How To Split Bills With Roommates
Last updated September 26, 2020
Ah, roommates. Sometimes you can’t live with them, in today’s economy you can’t really live without them. Most students end up getting a roommate or two during their college years to help reduce expenses with the growing cost of living. If you’ve chosen the right people to live with and the right living arrangements, having roommates can actually be a very cost effective—and fun—way to go.
Sharing expenses with a roommate can be as complex as splitting bills like rent and utilities or as simple as throwing a few dollars toward a shared streaming service account or textbook rental. Keeping things fair is the biggest concern most roommates have to address. Luckily, there are ways you can make sure everyone is happy without requiring too much sacrifice from either person involved.
1. Establish ground rules upfront
It's important to very clearly identify what is being paid for and how much each person is responsible for contributing (down to the cent). For bills that fluctuate, or may be different each month, like utilities, you may each agree to pay a certain percentage every month no matter what the final amount of the bill is. This may seem like a lot to go over but trust us; when it comes to sharing bills, the more structure and clarity you have in the beginning, the better.
2. Come up with a way to track your expenses
Whether you use an app, calendar, or create your own spreadsheet, you'll need some kind of documentation that clearly outlines the ground rules that are agreed upon and discussed. This should include each expense, when they're due, how much each person will pay, and how those payments will be made.
Sometimes things come up and life happens. If you know you may not have your half of the bill ready by the due date, speak up, and let your roommates know. If you've given them enough notice in advance, they may be able to cover you for that month or come up with a plan to scrape together some extra funds.

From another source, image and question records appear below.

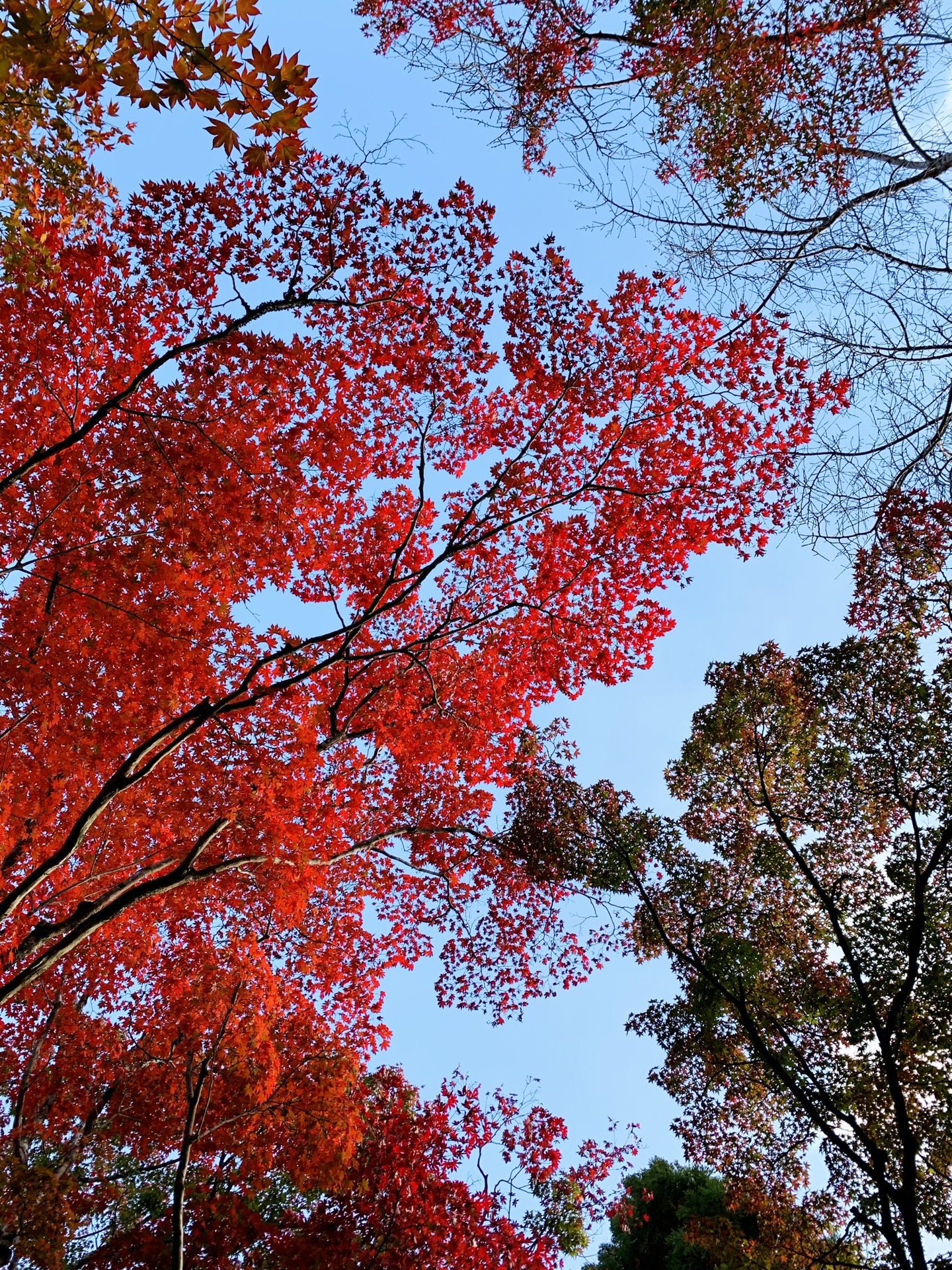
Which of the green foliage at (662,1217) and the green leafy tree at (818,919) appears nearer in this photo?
the green leafy tree at (818,919)

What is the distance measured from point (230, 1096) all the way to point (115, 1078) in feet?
9.32

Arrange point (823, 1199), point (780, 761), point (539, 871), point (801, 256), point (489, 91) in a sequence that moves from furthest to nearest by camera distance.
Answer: point (539, 871)
point (780, 761)
point (823, 1199)
point (489, 91)
point (801, 256)

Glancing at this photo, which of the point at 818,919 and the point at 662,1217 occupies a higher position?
the point at 818,919

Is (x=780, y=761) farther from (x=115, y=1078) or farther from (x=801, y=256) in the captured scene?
(x=115, y=1078)

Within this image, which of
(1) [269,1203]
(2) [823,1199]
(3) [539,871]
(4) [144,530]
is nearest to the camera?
(4) [144,530]

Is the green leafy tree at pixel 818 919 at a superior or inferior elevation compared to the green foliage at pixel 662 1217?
superior

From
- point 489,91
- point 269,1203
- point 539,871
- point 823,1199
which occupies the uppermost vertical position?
point 489,91

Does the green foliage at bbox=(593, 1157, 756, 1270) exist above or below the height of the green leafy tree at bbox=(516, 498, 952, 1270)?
below

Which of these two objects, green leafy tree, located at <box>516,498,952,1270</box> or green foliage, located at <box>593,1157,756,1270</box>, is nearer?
green leafy tree, located at <box>516,498,952,1270</box>

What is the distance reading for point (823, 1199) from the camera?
35.9 feet

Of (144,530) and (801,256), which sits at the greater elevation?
(801,256)

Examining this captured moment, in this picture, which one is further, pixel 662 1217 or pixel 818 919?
pixel 662 1217

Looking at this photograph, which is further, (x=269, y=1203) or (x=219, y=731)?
(x=269, y=1203)

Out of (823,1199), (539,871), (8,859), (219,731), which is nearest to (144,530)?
(219,731)
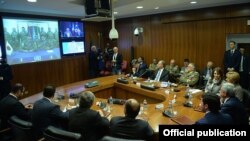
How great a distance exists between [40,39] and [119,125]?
558cm

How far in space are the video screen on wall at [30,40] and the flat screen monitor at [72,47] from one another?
0.26 meters

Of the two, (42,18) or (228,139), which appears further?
(42,18)

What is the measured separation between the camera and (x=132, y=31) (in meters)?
8.55

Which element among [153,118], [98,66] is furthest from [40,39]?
[153,118]

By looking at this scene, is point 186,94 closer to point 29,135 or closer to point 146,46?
point 29,135

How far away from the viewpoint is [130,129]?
2092mm

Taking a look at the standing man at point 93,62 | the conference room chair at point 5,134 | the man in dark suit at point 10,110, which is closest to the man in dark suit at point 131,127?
the man in dark suit at point 10,110

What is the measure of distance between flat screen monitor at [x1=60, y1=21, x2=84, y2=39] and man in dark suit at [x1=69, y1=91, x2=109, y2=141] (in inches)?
221

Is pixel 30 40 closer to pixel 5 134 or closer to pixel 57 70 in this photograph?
pixel 57 70

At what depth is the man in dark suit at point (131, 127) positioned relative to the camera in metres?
2.08

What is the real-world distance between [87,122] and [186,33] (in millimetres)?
5601

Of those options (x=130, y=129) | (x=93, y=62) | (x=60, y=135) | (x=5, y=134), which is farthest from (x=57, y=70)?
(x=130, y=129)

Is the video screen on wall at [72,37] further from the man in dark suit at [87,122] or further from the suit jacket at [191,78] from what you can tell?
the man in dark suit at [87,122]

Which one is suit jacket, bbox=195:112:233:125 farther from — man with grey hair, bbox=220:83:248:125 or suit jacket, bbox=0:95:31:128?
suit jacket, bbox=0:95:31:128
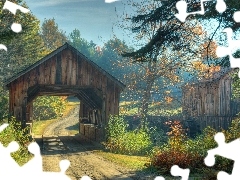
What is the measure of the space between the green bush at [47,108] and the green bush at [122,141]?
2749cm

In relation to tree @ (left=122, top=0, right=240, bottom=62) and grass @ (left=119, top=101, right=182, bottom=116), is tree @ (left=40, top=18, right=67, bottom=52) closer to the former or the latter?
grass @ (left=119, top=101, right=182, bottom=116)

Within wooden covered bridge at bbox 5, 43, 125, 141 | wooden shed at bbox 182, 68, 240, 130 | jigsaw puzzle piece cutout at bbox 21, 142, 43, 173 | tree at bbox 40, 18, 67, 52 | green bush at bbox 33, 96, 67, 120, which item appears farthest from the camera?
tree at bbox 40, 18, 67, 52

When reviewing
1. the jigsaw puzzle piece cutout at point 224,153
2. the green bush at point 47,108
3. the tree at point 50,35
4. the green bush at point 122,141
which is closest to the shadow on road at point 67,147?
the green bush at point 122,141

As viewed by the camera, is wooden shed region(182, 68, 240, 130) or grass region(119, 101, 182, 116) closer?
wooden shed region(182, 68, 240, 130)

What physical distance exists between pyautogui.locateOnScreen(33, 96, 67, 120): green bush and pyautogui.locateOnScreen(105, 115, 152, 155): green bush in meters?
27.5

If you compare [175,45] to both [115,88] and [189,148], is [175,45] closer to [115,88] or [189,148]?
[189,148]

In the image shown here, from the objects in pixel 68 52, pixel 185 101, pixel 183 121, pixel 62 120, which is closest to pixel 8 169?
pixel 68 52

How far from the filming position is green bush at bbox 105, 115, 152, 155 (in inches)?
711

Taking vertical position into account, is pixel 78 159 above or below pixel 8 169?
below

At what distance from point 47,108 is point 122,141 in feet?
100

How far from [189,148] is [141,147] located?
554cm

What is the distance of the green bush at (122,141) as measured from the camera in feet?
59.3

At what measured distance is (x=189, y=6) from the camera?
11469mm

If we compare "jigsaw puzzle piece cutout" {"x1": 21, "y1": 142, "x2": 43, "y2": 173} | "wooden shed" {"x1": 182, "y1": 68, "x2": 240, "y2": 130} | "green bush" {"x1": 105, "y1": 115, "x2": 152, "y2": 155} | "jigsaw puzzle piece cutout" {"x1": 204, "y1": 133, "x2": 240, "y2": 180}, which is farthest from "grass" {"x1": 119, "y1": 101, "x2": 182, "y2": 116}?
"jigsaw puzzle piece cutout" {"x1": 21, "y1": 142, "x2": 43, "y2": 173}
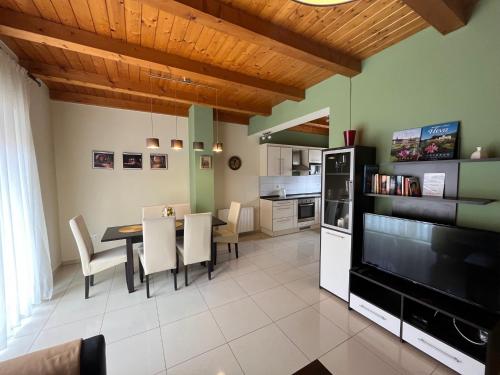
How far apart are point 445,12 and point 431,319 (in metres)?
2.39

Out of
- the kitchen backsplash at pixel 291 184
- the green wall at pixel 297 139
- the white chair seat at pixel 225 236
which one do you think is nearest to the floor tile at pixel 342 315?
the white chair seat at pixel 225 236

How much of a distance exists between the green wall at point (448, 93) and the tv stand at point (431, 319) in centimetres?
67

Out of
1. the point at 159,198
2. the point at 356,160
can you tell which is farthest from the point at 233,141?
the point at 356,160

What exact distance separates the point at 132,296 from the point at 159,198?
1.99m

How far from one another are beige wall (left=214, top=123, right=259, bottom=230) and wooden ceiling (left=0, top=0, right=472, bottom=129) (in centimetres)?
192

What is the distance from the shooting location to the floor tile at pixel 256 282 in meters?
2.71

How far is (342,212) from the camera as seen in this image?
8.15 feet

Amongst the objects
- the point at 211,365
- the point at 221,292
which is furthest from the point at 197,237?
the point at 211,365

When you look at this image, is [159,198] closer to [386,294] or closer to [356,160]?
[356,160]

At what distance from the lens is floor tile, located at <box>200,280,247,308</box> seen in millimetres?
2459

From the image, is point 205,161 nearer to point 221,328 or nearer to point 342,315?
point 221,328

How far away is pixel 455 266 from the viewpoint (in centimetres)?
163

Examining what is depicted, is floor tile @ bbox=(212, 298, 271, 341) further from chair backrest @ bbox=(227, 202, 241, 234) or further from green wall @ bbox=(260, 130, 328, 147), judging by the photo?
green wall @ bbox=(260, 130, 328, 147)

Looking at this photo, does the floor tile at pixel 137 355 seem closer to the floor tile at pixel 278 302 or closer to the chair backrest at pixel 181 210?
the floor tile at pixel 278 302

4. Choose your roommates wisely
Not every friend you have will make an excellent roommate candidate. Personal relationships can make roommate situations messy if you let them affect one another. Take some time to observe behavioral habits and truly get to know your roommate before making anything official. Know your limits. Ask questions. What was their last roommate experience like? How or why did it end? If someone wants to be your roommate, but they don't feel like the right choice, or meet all of your expectations, it's okay to say no thank you and keep searching. Even if that person is your best friend.